─── Text segment ───

Well as 2015 becomes an ever distant memory and we scuttle, creep, scurry, amble and roll (for this is how beetles move right?) into 2016, let us look back on a very successful year of collection enhancement.
The collection here is a big one, and serves to represent the world’s known Coleoptera biodiversity as comprehensively as possible but it is an uphill task to curate, much in the same way as a dung beetle may struggle against the desert sands with its dung ball prize.
A significant proportion of our time is spent in developing our collection in manifold ways. We may undertake fieldwork to places where habitats are under threat, or where we already have an excellent timeline of data from a certain locality upon which we wish to continue to develop, or even places that have never been collected in before – yes, they do still exist.
We may recurate parts of the collection and in doing so come across ‘overlooked’ specimens that turn out to be new to the collection, or even new to science.
We may host researchers from all over the world who are expert in a certain family, and it will take their expert knowledge to discover new species in the collection as well as help us to identify specimens in the collection previously undetermined.
With a collection so long in the making (some of our oldest specimens date back to the Voyage of the Endeavour in 1768) and indeed in a collection of the largest order of animals on the planet – the Coleoptera – it is no wonder that there are natural history treasures awaiting discovery under the lock and key and watchful eye of its custodian curators.
So how many new species did we add to the Museum collection in 2015 – 1,942 is how many!
Yes, 1,942 new species to the collection. Still a drop in the beetle soup when you consider there are about 400,000 known species of which we have ca. 250,000 represented here, but it shows that we are growing and improving the collection by 30-40 species a week throughout the year.

───

> [Check your understanding]
1: Write out the beetle collection text from "A significant proportion" down to "collection previously undetermined.".
2: List the verbs that the beetle collection text gives for the ways beetles move.

─── Stored data ───

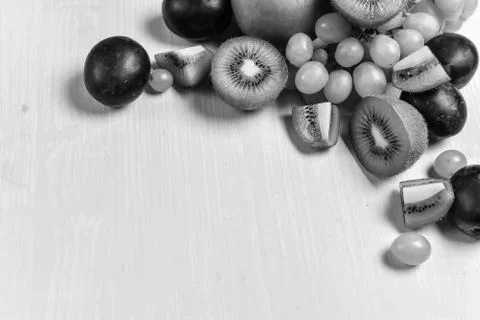 Composition of kiwi, grape and apple Stock Photos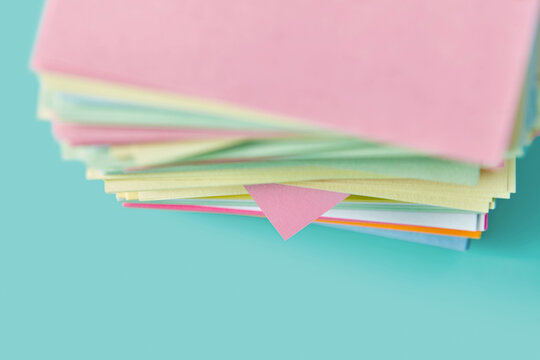 Tower of sticky notes with selective focus on down part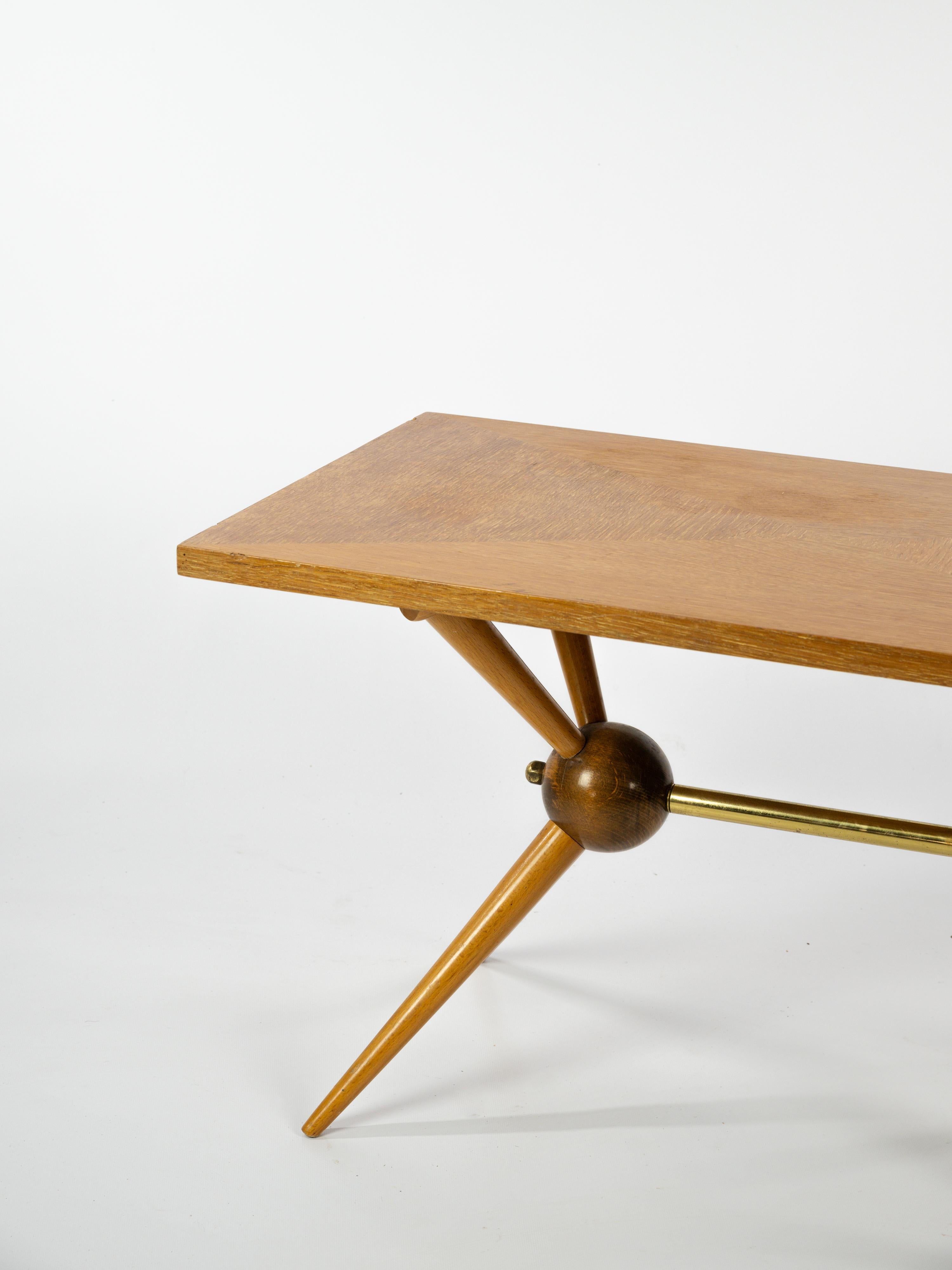 Jolie table basse en bois clair avec un magnifique plateau en placage bois. 

La forme du pied Sputnik donne un aspect unique à cette table. 

Les détails en laiton sont typiques de la période du milieu du siècle. 

Ouvrage français vers 1960.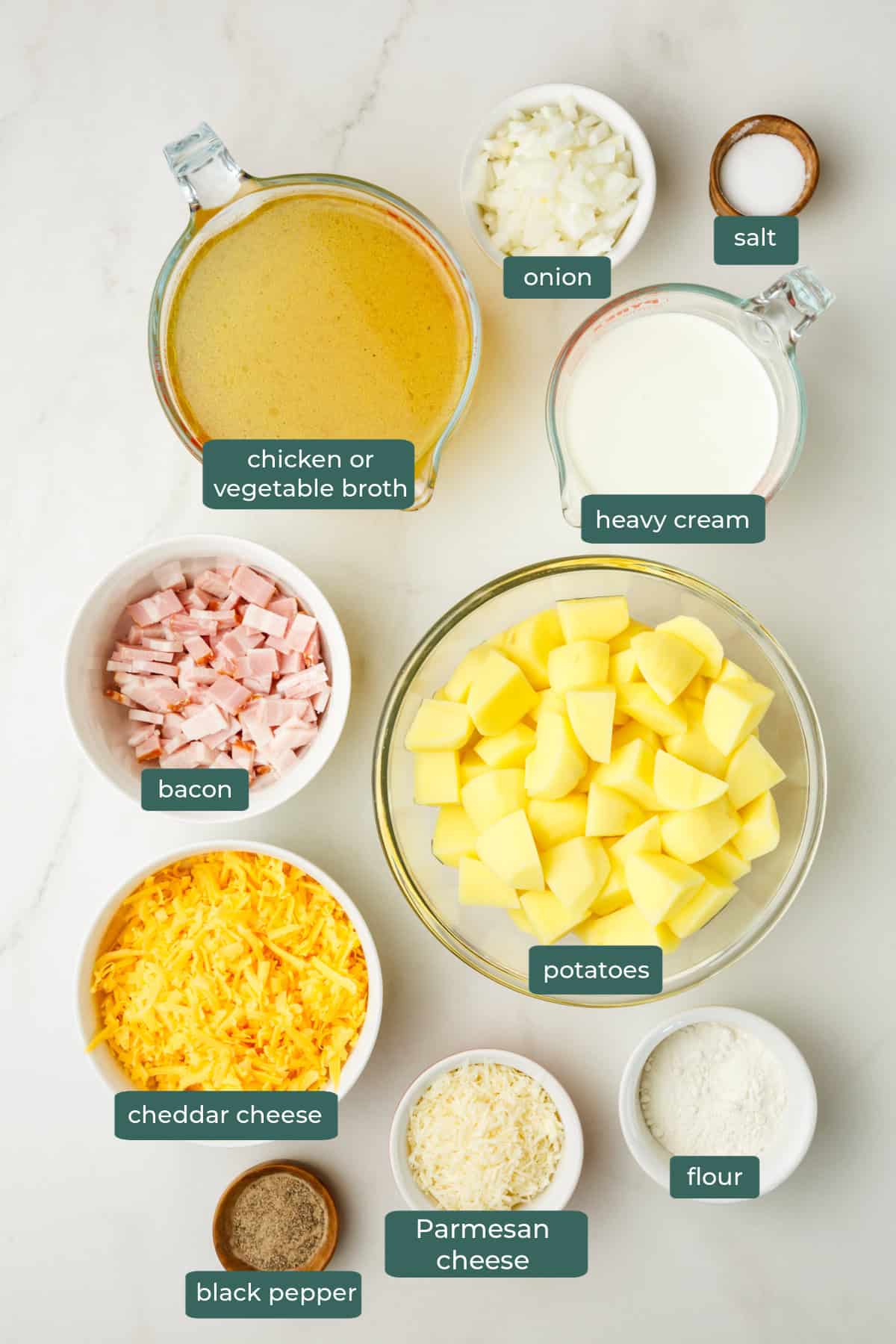 All of the ingredients for cheesy potato soup in bowls on a white countertop.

───

> [Solutions per task]
1:
A significant proportion of our time is spent in developing our collection in manifold ways. We may undertake fieldwork to places where habitats are under threat, or where we already have an excellent timeline of data from a certain locality upon which we wish to continue to develop, or even places that have never been collected in before – yes, they do still exist.
We may recurate parts of the collection and in doing so come across ‘overlooked’ specimens that turn out to be new to the collection, or even new to science.
We may host researchers from all over the world who are expert in a certain family, and it will take their expert knowledge to discover new species in the collection as well as help us to identify specimens in the collection previously undetermined.

2: scuttle, creep, scurry, amble, roll